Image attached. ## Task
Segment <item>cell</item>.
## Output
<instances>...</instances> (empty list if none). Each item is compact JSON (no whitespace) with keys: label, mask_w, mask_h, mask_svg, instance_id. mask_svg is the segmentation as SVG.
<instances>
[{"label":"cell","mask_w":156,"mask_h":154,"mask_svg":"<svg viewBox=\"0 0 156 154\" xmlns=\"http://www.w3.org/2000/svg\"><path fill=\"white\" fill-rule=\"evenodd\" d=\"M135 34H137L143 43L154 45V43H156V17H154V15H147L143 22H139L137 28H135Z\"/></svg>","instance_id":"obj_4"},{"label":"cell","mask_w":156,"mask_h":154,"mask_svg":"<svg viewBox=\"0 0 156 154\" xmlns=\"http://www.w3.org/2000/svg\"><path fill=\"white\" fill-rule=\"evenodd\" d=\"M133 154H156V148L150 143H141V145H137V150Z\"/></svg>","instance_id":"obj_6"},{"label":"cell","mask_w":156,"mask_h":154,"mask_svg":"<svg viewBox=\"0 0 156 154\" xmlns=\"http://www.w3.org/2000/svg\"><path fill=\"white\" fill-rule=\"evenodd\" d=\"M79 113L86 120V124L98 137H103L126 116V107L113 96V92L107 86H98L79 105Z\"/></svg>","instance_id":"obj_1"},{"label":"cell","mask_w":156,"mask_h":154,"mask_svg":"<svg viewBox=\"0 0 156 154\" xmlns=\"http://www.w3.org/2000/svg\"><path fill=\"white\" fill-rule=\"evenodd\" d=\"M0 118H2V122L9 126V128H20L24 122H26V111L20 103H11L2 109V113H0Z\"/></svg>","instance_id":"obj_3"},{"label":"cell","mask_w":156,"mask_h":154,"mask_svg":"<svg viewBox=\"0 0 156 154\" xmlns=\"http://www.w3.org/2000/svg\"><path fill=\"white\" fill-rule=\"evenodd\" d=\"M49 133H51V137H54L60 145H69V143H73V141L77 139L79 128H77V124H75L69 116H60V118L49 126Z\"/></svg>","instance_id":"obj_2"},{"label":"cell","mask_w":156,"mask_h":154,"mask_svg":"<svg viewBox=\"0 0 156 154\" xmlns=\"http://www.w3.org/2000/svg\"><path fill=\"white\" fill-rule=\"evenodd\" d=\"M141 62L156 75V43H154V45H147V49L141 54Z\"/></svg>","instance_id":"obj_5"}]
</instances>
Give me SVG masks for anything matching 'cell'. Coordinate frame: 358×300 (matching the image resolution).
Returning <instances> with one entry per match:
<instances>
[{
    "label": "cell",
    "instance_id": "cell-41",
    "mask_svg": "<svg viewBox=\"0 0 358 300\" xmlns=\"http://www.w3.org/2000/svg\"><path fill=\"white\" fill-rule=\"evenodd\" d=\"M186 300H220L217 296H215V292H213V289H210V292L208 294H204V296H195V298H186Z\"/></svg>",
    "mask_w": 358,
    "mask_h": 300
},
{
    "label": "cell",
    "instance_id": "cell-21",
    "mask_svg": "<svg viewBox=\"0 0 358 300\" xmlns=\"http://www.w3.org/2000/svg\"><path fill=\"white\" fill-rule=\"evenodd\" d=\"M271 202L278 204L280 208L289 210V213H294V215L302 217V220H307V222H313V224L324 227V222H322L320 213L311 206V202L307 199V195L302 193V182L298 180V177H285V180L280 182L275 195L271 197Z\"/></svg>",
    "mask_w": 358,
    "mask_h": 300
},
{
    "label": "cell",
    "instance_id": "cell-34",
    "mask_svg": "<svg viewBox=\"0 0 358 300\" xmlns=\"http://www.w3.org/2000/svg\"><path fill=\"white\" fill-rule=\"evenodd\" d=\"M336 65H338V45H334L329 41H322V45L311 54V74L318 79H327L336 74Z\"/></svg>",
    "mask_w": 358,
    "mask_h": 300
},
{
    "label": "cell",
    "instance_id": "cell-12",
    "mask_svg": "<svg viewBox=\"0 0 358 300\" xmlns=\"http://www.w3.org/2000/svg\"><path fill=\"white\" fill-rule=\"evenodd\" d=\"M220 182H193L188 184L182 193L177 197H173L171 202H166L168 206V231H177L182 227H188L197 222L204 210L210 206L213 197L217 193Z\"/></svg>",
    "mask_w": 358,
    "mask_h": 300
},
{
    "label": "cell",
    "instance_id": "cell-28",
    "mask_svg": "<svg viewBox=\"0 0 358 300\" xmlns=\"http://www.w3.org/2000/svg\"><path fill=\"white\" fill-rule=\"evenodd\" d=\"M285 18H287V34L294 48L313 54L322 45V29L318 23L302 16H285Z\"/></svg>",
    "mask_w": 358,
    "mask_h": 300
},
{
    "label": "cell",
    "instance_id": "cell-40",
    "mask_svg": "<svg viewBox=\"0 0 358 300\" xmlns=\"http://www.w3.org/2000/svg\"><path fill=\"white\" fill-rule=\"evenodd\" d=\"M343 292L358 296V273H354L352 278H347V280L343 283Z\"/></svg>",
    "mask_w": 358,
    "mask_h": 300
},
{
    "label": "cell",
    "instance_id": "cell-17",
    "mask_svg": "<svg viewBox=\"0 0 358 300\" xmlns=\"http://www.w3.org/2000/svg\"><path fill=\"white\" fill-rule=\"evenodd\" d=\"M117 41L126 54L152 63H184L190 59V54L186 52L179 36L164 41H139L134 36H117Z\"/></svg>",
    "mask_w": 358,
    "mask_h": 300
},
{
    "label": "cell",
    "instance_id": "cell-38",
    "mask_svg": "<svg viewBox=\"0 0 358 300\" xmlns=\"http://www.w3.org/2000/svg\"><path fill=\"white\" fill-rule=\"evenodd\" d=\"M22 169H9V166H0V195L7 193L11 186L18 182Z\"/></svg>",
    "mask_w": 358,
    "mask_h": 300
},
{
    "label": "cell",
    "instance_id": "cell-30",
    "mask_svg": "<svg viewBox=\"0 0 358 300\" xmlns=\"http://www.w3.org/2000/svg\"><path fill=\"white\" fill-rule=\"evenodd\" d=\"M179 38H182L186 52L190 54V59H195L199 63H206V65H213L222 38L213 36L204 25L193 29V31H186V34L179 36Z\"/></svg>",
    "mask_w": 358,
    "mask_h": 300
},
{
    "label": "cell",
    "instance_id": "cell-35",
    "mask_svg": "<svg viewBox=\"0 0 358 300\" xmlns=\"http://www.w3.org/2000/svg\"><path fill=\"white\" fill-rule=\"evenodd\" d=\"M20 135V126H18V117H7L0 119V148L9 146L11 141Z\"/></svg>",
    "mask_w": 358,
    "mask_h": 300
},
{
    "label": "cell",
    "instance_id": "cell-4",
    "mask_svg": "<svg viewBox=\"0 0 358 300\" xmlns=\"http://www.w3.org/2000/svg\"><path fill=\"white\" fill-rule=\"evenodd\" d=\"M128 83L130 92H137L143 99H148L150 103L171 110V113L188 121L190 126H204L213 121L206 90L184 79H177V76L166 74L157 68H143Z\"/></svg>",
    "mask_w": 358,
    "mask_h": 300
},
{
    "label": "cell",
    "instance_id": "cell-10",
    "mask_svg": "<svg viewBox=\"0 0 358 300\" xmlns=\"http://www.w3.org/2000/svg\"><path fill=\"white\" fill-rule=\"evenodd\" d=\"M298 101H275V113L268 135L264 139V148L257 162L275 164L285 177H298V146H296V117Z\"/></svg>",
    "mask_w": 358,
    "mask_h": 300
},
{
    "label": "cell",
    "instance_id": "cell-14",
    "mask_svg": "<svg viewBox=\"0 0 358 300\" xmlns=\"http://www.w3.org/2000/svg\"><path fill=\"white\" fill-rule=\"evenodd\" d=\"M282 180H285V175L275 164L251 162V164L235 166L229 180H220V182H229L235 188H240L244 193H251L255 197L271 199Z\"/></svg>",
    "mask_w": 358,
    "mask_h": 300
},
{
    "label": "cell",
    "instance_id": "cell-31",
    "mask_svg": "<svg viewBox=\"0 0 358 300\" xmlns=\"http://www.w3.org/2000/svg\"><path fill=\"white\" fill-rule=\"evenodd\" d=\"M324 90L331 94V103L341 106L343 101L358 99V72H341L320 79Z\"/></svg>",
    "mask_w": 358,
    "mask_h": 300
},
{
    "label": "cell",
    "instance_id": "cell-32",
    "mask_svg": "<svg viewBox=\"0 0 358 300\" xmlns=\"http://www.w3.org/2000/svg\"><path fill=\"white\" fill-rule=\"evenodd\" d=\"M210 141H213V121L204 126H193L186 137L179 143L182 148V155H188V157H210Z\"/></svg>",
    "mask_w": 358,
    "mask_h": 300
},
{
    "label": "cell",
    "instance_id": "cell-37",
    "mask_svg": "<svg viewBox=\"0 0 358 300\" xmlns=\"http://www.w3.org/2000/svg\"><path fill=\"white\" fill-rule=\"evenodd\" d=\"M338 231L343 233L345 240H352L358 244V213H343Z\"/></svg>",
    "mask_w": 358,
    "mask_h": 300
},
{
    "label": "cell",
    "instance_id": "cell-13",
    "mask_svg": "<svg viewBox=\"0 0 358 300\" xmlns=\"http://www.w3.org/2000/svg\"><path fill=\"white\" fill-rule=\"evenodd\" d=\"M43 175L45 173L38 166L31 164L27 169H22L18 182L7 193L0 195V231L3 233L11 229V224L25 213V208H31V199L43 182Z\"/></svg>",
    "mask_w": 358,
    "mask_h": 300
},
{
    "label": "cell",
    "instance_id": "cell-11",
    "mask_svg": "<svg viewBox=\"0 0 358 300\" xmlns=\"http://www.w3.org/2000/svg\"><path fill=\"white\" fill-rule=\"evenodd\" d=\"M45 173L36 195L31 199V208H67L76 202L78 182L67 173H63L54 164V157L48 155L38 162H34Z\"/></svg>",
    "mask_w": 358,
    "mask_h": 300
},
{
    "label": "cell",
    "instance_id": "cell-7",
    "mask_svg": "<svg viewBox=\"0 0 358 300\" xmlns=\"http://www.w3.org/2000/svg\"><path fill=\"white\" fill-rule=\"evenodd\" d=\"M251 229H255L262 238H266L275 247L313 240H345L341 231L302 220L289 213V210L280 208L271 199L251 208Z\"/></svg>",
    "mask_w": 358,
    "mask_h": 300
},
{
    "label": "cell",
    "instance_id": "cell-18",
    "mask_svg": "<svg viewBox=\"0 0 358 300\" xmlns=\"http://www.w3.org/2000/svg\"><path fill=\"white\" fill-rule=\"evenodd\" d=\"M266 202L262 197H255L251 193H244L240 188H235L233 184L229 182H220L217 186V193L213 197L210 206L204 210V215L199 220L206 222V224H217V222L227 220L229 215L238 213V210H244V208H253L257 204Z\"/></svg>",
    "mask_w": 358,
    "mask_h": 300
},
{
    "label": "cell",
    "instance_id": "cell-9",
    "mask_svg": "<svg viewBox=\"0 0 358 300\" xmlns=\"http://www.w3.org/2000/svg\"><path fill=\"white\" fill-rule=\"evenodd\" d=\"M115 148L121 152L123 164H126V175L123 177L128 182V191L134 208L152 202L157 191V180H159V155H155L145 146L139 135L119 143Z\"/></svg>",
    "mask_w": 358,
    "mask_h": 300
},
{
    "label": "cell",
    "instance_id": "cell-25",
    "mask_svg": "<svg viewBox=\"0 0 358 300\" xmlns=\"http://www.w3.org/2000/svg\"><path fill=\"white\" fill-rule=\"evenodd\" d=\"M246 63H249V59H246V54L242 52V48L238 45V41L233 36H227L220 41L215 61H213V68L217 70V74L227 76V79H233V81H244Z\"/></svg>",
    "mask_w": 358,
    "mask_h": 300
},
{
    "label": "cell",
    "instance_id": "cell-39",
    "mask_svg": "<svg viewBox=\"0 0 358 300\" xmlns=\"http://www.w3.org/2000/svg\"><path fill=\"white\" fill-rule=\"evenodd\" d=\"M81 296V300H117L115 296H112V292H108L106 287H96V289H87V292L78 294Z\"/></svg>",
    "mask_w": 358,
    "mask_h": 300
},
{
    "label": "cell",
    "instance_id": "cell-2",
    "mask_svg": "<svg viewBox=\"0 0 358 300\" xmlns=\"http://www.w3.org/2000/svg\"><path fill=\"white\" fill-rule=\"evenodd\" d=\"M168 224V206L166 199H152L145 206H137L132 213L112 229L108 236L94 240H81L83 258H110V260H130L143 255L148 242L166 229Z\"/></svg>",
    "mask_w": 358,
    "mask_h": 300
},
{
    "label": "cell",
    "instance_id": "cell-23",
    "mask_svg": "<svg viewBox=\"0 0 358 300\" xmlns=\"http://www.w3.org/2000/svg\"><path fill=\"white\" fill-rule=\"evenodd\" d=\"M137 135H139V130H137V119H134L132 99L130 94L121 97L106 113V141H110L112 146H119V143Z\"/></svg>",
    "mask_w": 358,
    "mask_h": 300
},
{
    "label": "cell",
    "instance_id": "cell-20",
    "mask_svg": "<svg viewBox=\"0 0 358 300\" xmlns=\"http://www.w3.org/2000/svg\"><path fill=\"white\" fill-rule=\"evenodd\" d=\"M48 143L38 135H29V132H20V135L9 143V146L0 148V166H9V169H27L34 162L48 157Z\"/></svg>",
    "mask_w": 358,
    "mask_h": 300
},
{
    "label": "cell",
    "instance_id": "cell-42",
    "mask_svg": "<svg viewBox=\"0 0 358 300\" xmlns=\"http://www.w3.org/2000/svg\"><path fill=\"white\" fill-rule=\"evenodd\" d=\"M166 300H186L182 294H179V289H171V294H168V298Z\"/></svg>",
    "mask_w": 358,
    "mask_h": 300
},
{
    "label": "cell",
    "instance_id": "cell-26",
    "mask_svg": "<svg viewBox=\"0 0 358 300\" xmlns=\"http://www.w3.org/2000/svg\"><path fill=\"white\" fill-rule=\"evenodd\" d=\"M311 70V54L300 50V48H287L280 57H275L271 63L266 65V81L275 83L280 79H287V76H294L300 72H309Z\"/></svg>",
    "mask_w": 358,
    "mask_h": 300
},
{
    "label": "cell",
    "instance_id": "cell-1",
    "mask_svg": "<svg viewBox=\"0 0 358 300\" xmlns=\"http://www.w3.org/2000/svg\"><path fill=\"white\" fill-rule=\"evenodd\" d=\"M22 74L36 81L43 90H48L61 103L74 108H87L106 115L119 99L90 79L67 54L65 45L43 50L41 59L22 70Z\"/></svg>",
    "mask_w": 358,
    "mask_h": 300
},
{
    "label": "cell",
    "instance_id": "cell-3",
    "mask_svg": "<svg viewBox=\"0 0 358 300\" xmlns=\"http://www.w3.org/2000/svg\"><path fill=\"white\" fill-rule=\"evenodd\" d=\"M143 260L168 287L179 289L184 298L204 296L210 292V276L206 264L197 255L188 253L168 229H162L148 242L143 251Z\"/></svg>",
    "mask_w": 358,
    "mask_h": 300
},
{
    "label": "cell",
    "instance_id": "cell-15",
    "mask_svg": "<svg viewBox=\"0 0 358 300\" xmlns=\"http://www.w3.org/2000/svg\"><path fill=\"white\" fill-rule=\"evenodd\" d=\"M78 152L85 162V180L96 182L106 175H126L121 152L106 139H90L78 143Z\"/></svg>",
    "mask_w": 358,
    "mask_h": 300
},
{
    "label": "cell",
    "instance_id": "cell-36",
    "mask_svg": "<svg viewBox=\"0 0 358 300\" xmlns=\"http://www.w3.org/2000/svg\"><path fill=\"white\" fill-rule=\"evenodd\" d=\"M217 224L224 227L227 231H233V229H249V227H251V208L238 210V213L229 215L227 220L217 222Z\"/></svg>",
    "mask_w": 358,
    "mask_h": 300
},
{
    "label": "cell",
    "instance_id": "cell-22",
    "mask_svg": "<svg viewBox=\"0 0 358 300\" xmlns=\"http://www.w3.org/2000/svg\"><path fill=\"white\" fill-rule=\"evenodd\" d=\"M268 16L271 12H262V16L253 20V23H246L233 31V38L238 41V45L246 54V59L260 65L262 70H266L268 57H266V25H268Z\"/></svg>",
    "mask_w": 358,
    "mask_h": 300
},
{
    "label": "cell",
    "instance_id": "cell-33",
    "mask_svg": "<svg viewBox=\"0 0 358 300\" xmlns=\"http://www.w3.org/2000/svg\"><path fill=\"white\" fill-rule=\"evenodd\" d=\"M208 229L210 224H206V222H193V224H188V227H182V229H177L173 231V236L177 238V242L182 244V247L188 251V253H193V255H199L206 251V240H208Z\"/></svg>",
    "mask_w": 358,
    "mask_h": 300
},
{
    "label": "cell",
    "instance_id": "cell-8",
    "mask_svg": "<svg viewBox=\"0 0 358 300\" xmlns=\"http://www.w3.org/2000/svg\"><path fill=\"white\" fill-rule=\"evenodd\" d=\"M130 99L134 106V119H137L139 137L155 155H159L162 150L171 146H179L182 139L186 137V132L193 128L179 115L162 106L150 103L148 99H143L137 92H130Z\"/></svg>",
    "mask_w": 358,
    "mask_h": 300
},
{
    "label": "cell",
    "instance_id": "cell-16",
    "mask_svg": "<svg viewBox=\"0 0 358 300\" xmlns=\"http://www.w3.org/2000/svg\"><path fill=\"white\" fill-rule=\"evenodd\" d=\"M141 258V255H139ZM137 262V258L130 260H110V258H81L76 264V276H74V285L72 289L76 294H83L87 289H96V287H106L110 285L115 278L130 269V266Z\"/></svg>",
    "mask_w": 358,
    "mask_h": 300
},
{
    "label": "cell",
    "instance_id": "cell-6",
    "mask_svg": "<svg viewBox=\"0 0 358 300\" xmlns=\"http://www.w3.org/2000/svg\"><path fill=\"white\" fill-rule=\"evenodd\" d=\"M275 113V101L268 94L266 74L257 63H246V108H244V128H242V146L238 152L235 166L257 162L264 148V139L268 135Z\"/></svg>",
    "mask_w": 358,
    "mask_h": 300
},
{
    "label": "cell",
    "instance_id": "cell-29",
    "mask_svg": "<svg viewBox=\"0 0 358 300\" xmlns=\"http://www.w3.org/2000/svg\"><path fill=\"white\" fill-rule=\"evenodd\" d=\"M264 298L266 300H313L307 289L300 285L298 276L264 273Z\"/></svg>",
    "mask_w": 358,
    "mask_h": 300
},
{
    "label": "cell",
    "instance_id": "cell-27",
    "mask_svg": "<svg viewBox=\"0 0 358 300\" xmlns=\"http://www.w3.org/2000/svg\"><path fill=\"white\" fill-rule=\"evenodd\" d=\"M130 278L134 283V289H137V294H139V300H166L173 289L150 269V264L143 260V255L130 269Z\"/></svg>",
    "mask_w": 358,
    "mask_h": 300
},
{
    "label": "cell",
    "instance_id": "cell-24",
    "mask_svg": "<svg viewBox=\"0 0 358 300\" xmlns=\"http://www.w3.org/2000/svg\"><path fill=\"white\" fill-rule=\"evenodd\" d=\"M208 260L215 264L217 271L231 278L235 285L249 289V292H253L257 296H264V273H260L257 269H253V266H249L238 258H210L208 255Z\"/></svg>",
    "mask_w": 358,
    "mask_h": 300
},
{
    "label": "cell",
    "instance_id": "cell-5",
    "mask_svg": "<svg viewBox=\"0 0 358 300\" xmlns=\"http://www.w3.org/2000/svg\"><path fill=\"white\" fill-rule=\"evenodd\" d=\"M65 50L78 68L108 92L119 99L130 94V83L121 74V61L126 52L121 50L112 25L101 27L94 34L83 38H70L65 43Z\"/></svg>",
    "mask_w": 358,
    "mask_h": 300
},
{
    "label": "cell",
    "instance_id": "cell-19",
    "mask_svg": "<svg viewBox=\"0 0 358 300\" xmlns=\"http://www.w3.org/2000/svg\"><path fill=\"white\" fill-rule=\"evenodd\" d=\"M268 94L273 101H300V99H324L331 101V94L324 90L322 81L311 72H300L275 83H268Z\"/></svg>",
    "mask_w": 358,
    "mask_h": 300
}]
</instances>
-------------------------
GOAL: Locate every line in the items above that contains the word "with", matching case exactly, and copy each of those lines in full.

FULL RESPONSE:
<instances>...</instances> (empty list if none). Each item is compact JSON (no whitespace) with keys: label, mask_w, mask_h, mask_svg, instance_id. mask_svg is the segmentation as SVG.
Returning <instances> with one entry per match:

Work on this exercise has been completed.